Joshua Simon, curator and author. Former director and chief curator at MoBY-Museums of Bat Yam (2012- 2017), now based in Philadelphia, PA. Co-founding editor of the Tel Aviv-Jaffa based Maayan publishing. Author of Neomaterialism (Sternberg Press, 2013), and editor of United States of Palestine-Israel (Sternberg Press, 2011), Ruti Sela: For The Record (Archive Books, 2015), Communists Anonymous (with Ingo Niermann, Sternberg Press, 2017), and Being Together Precedes Being: A Textbook for The Kids Want Communism (Archive Books, forthcoming 2018). Recent curatorial projects include: The Kids Want Communism (MoBY-Museums of Bat Yam and Kunstraum Kreuzberg Bethanien, Berlin, 2016-2017), Second Nature (International Photography Festival, Tel Aviv 2017), and In The Liquid (PrintScreen Media Art Festival, Holon 2018). Simon holds a PhD from the Visual Cultures department, Goldsmiths College, University of London, UK. 

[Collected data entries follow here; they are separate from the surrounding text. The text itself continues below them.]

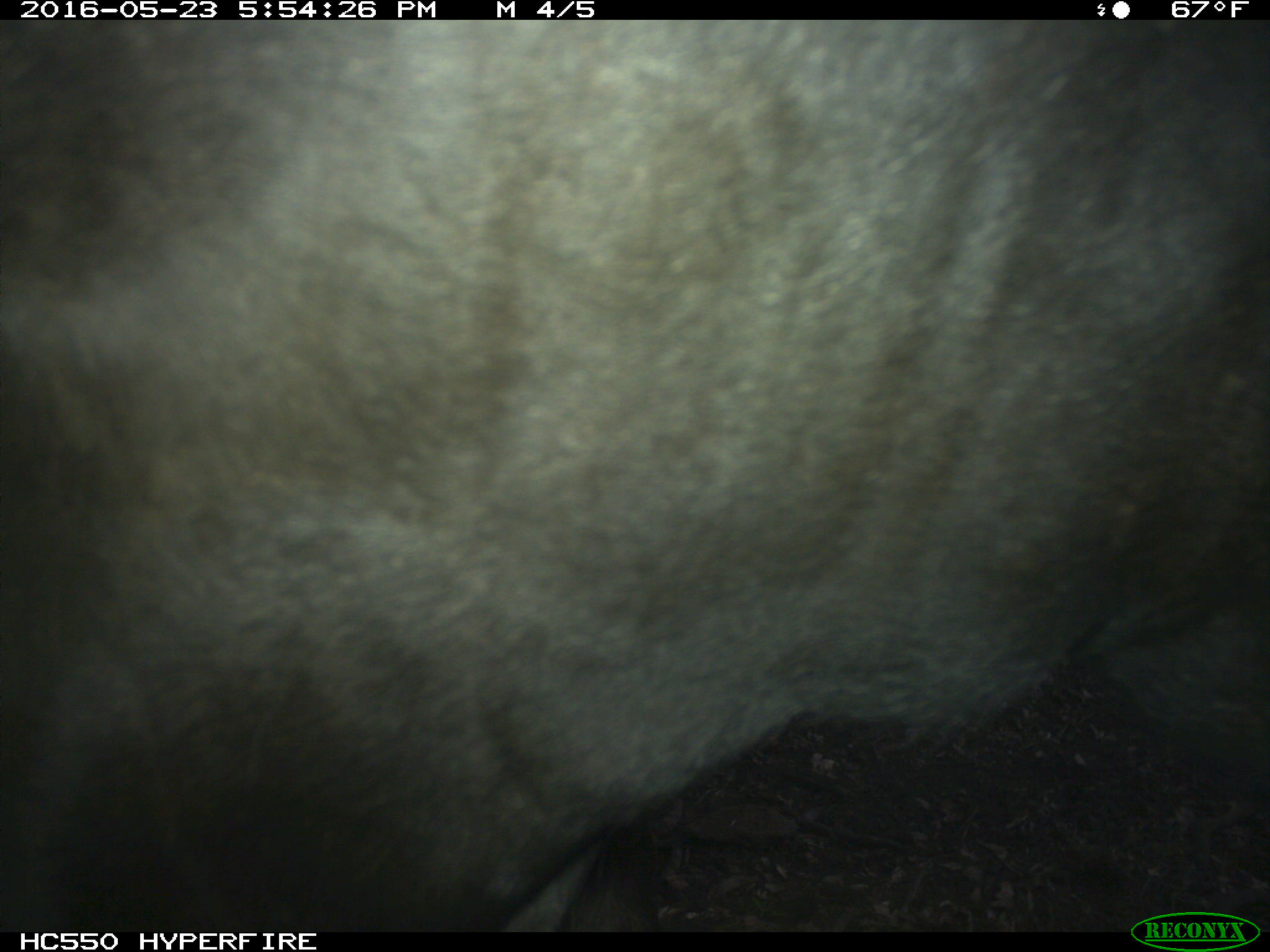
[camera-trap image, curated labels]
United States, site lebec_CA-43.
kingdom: Animalia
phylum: Chordata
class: Mammalia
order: Artiodactyla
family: Bovidae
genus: Bos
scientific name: Bos taurus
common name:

“Don’t Hate The Meme, Hate The Algorithm”: The Mesoscopic, The Metastable and The Curatorial

2018 might be remembered as the year of graphic cards shortage. The price for the cards soared since the beginning of that year, parallel to the price of Bitcoin and other crypto-currencies. Their strong processing capabilities made graphic cards an ideal tool for amateur crypto-mining. Interestingly enough, the graphic card is usually used for rendering visual plans and programs (from architectural plans to videogames), but here it was used for something that has no visual presence as far as human vision is considered. This is a telling example of where power is today – unattainable by the human eye. Therefore, we who are working in the field of the visual, are compelled to renegotiate our understanding of vision and power. In this talk,we will look at the exhibition as a model which allows for relations to be assessed and measured, while asking what kind of relations and connections are available in contemporary art. Working with notions of structural physics and optics such as the mesoscopic – the field of vision we inhabit, between the microscopic and the telescopic, so to speak; metastability – an assembled structure which holds through minimum points of contact with maximum intensity; homophily – “love of the same,” which became the architecture of the “real existing internet,” from ad-based search engines to social media outlets – this talk will venture into curatorial strategies, cinematic and artistic projects, histories of ideas and technologies, theoretical and mechanical positions, to address the relations of vision and power today.